▶ [Task statement]:
Please print every line from the one containing "What is the span" through the last line of the records below, exactly as written and nothing more.

▶ [Given records]:
|---|
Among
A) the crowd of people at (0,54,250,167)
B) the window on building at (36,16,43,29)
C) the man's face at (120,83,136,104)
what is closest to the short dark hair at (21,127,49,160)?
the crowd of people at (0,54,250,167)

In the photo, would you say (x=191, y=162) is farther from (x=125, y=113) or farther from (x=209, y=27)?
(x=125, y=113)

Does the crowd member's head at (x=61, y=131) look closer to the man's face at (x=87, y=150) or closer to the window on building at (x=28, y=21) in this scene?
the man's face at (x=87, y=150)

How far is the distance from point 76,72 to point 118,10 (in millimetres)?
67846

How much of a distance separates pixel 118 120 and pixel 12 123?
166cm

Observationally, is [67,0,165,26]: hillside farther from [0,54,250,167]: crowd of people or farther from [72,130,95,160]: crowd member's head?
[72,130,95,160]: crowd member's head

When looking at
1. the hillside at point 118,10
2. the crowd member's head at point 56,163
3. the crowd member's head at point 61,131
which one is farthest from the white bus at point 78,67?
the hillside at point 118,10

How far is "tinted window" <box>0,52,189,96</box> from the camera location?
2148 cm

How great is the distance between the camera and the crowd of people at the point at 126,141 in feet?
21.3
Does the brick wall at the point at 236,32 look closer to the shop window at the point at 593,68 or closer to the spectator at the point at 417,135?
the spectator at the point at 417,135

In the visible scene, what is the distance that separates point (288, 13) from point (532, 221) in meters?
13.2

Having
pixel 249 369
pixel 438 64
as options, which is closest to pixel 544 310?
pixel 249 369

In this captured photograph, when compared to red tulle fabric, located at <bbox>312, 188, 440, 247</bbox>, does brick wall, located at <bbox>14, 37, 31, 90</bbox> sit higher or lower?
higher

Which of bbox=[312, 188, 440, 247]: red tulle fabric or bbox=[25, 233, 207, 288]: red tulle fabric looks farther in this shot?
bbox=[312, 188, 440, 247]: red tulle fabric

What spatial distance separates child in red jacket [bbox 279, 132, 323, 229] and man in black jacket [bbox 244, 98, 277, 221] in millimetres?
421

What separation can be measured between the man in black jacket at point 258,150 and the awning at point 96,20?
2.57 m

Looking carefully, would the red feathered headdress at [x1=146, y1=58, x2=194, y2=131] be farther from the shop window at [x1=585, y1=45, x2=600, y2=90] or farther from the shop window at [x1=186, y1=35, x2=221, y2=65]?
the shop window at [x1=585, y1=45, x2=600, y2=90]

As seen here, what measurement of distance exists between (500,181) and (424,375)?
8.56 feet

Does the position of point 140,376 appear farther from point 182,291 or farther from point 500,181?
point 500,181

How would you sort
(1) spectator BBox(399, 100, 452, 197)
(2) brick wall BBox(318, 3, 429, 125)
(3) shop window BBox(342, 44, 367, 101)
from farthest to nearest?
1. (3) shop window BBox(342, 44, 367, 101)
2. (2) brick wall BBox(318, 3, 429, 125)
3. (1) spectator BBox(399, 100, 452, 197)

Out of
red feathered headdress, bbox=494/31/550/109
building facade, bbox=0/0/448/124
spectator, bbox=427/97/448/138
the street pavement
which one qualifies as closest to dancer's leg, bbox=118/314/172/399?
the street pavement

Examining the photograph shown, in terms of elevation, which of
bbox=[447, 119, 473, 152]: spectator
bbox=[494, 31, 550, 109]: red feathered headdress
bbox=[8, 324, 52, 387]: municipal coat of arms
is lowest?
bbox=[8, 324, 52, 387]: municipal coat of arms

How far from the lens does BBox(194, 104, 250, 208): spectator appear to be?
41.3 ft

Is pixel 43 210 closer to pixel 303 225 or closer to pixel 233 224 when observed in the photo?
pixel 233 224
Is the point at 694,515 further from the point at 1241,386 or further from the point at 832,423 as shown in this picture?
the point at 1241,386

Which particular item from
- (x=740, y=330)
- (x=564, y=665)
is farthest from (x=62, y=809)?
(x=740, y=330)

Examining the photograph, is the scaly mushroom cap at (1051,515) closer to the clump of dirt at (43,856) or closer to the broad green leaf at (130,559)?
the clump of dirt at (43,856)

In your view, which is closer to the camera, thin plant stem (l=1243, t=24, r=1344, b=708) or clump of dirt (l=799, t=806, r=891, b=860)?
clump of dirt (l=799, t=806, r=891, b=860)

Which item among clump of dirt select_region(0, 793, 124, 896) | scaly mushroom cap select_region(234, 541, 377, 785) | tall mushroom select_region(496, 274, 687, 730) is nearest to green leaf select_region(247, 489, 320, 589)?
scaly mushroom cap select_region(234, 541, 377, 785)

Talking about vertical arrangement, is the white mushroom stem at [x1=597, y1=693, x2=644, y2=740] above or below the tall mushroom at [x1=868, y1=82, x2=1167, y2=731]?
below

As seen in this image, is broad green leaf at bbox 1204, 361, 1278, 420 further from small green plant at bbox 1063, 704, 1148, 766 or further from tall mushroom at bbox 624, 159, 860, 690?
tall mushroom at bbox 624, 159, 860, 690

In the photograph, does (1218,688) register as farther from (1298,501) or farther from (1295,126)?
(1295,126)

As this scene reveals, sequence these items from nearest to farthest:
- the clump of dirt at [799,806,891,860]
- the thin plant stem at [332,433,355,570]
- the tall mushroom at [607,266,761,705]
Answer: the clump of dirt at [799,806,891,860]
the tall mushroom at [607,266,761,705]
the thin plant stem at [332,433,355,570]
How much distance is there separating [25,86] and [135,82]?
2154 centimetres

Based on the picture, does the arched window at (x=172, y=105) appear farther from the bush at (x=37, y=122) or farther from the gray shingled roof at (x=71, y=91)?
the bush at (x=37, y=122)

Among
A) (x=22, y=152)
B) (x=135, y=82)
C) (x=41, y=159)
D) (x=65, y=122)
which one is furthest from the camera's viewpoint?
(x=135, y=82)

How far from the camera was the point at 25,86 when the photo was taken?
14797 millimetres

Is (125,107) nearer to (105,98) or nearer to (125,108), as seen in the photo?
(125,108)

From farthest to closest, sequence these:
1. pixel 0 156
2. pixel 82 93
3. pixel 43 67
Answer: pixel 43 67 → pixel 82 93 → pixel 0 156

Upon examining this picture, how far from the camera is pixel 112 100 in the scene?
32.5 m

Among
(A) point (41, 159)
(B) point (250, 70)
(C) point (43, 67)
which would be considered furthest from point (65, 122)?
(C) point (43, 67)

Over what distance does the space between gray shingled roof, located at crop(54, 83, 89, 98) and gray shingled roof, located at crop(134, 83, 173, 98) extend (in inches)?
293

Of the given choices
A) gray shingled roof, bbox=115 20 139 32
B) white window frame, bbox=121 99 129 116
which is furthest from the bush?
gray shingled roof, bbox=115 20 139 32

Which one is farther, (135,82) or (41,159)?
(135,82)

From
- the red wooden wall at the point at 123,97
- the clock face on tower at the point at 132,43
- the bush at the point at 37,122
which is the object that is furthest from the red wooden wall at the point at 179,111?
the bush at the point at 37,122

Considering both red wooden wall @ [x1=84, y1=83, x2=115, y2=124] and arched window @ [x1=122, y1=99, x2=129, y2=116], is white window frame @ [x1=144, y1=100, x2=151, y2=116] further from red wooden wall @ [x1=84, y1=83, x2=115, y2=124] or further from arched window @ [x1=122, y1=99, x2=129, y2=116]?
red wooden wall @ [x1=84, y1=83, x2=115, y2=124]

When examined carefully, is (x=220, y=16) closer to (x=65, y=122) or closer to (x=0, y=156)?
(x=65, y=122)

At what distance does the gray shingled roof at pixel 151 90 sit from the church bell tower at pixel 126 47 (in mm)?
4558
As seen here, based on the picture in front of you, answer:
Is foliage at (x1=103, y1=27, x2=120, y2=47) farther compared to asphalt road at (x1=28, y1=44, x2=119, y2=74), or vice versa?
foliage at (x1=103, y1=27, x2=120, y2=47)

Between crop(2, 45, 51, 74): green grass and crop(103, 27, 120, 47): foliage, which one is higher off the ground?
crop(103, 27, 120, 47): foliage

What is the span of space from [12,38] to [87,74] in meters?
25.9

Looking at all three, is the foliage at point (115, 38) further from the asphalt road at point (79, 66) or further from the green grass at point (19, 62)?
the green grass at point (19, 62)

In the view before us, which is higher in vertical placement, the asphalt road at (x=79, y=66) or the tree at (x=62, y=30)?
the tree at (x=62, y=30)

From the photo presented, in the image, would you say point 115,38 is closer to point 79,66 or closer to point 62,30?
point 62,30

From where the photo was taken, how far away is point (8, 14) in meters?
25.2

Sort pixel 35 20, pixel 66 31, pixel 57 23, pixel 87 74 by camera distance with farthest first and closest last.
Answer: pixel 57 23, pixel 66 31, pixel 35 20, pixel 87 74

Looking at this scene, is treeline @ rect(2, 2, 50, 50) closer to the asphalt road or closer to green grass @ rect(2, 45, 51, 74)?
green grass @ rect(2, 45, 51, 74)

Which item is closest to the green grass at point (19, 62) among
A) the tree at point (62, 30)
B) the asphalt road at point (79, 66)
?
|---|
▶ [Final result]:
What is the span of space from [12,38] to [87,74] in meters?
25.9

Looking at all three, is the foliage at point (115, 38) further from the asphalt road at point (79, 66) or further from the green grass at point (19, 62)?
the green grass at point (19, 62)

In the view before us, which is higher in vertical placement, the asphalt road at (x=79, y=66) or the tree at (x=62, y=30)?
the tree at (x=62, y=30)

From the photo presented, in the image, would you say point 115,38 is closer to point 79,66 or closer to point 62,30?
point 62,30

From where the photo was taken, how far away is point (8, 14) in meters?
25.2

Sort pixel 35 20, pixel 66 31, pixel 57 23, pixel 87 74 by camera distance with farthest first and closest last.
Answer: pixel 57 23, pixel 66 31, pixel 35 20, pixel 87 74

Looking at this scene, is treeline @ rect(2, 2, 50, 50) closer to the asphalt road or closer to green grass @ rect(2, 45, 51, 74)?
green grass @ rect(2, 45, 51, 74)

Which item is closest to the green grass at point (19, 62) among
A) the tree at point (62, 30)
B) the asphalt road at point (79, 66)
?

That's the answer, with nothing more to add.